Sadly, nothing I picked up was marked with a price. Not the marbles, not the cool rock skulls I thought would make a nice fish tank decoration, not the partially hidden Tupperware tub FULL of racist bullshit, not the odd rusted out farming implements, not the possessed dolls… and I know if something isn’t marked it’s too expensive for me. Some of the vendors were also missing in action which didn’t really help matters. By now my companion had gone from overwhelm to shutdown as his toothache became too much to bear. I rescued him from an old hippie vendor who was trying to talk to him as I chatted happily with other vendors. And it’s weird. I used to come to these things HATING the social aspect of it but today I was really enjoying the chit chat.

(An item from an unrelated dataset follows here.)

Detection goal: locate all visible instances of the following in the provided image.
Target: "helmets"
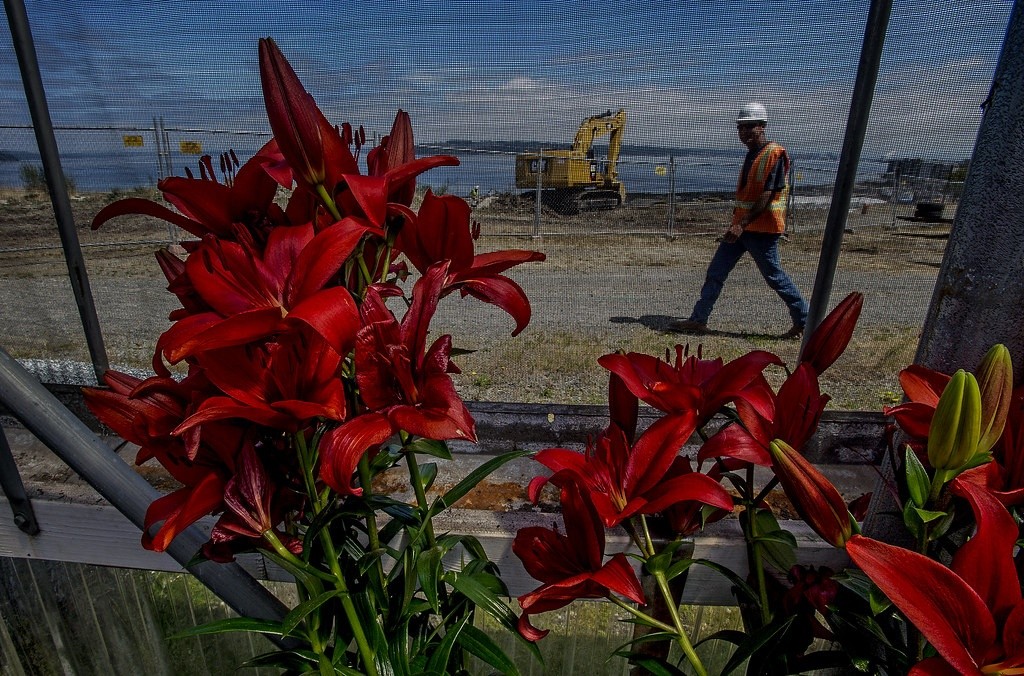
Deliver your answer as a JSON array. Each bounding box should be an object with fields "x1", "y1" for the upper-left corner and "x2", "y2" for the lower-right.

We wandered back and forth with no sense of direction for only an hour or so before heading back to the car, having seen only the tiniest bit of the fair. We had stayed only long enough to see some truly bizarre art, some odd ideas of lawn ornamentation, and the closest thing to a medical antique I could ask for – a poster of the spine for chiropractic usage. I never did get my fried dough but it’s probably for the better. By the time I got done driving 2 hours home a migraine had set in and I was exhausted – but still happy I went! And as usual I can’t wait to go again.